- Aufgabe
Gib die Textstelle über die Kritik von Photovoltaic Austria an der Entscheidung des Ministerrats in zwei Sätzen wieder.

- Ausgewählte Textstelle
--*--
PV Austria: „Unterirdische Aktion"

Als „völlig unerklärlich, unbrauchbar sowie unterirdisch" bezeichnet Herbert Paierl, Vorstandsvorsitzender des Bundesverbands Photovoltaic Austria die Entscheidung des Ministerrats. Die Aktion würde „in keinster Weise" dabei helfen, leistbaren Strom zu garantieren.

„Bundeskanzler Nehammer verkennt die Situation, denn der einzige Garant für günstigen Strom ist der Ausbau der Erneuerbaren, der nun neuerlich behindert wird. Für jeden Schritt nach vorne gehen wir zwei nach hinten. Anstatt alles daran zu setzen, die Erneuerbaren auszubauen und die fossile Stromerzeugung aus dem Strommix zu drängen, wird die grüne Stromproduktion belastet", zeigt sich Paierl empört über die geplante Maßnahme und fügt hinzu: „Völlig ungeheuerlich ist, dass fossile Energieträger nicht stärker belastet werden sollen."

Auf der einen Seite werde der Ausbau der Erneuerbaren gefördert, auf der anderen Seite aber Projekte ab 1 Megawatt zur Kassa gebeten, wie Photovoltaic Austria kritisiert. Das betreffe nicht nur die großen Energieversorger, sondern auch KMUs. Bis dato habe man sich als Verband nicht zur Abschöpfung der erneuerbaren Stromproduzenten geäußert – sei es doch eine wichtige Maßnahme, um sozial ausgewogen zu bleiben.
--*--
- Einträge im Datensatz
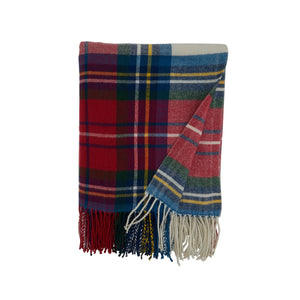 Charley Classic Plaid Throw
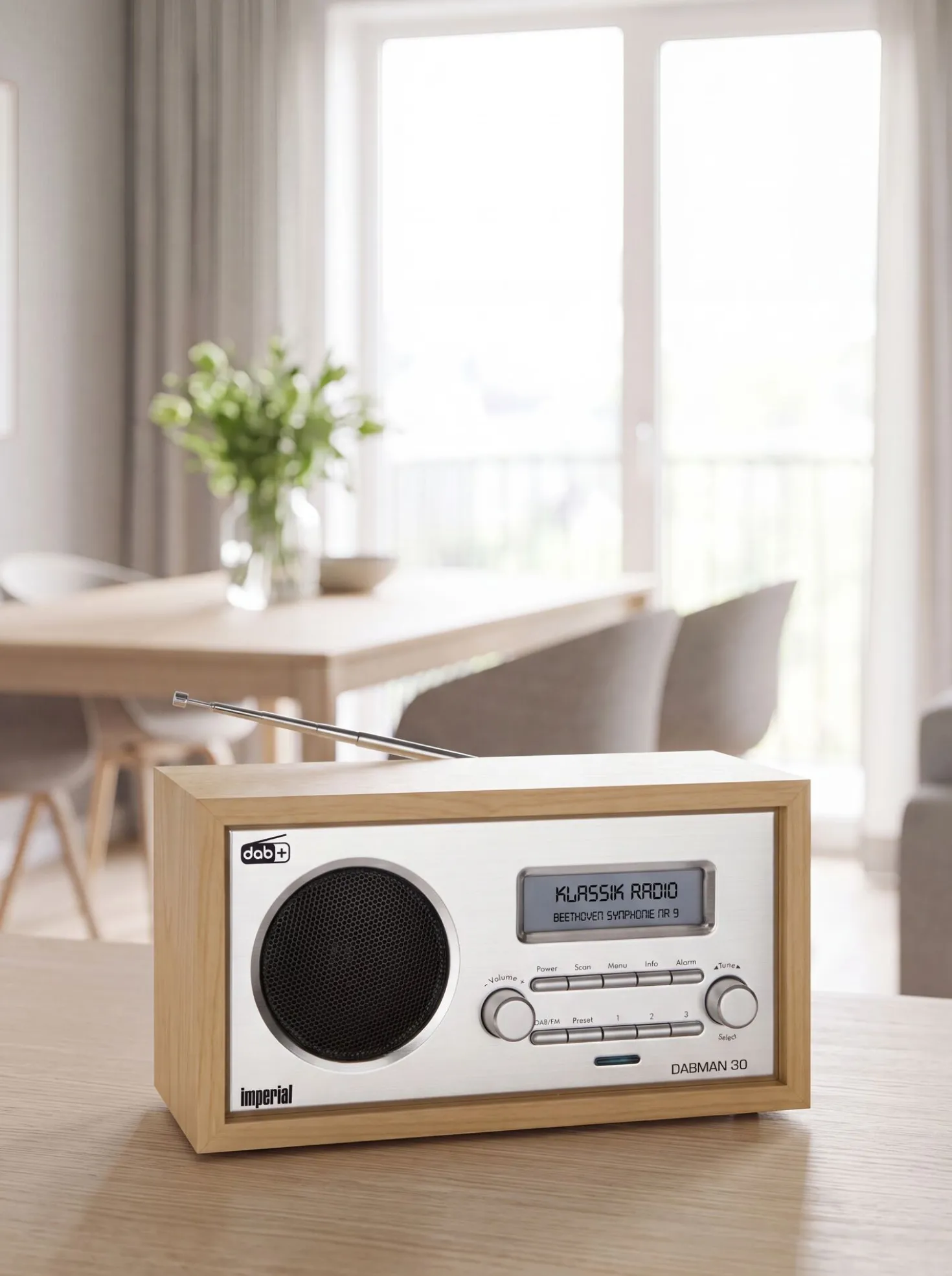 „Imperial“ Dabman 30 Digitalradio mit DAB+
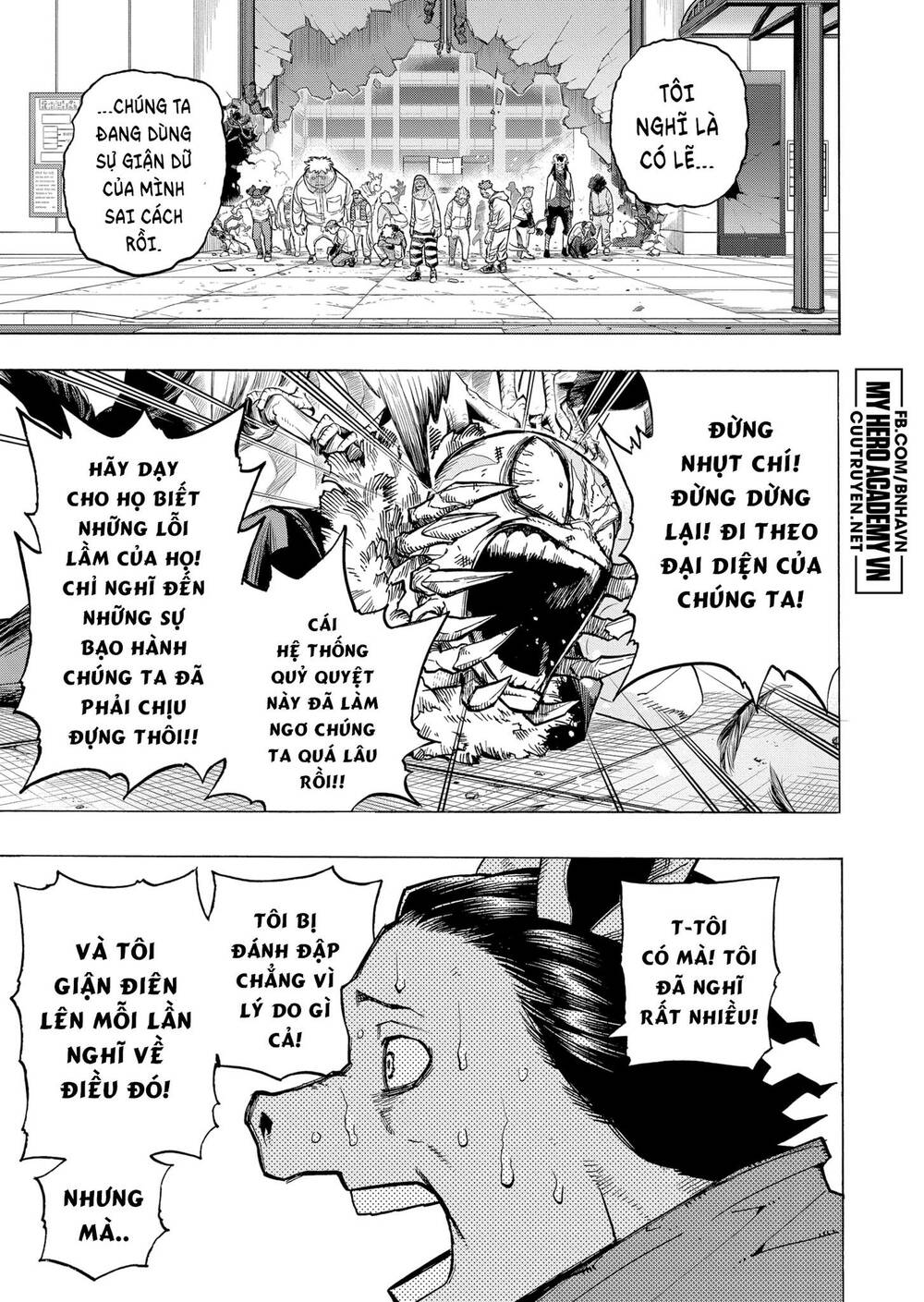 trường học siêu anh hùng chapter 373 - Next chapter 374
--*--
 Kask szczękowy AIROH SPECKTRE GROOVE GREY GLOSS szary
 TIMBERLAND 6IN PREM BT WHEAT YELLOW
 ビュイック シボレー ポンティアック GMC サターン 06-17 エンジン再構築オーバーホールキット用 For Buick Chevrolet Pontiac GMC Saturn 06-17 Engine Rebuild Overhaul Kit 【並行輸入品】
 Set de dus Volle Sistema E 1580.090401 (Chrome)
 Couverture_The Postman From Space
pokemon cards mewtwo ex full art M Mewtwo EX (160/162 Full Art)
--*--
- Lösung
Herbert Paierl, Vorstandsvorsitzender des Bundesverbands Photovoltaic Austria, nennt die Entscheidung des Ministerrats unerklärlich, unbrauchbar und unterirdisch, weil sie den Ausbau der Erneuerbaren als einzigen Garanten für günstigen Strom behindere und die grüne Stromproduktion belaste, während fossile Energieträger nicht stärker belastet werden sollen. Der Verband kritisiert zudem, dass der Ausbau der Erneuerbaren einerseits gefördert werde, andererseits aber Projekte ab 1 Megawatt zur Kassa gebeten würden, was nicht nur große Energieversorger, sondern auch KMUs betreffe.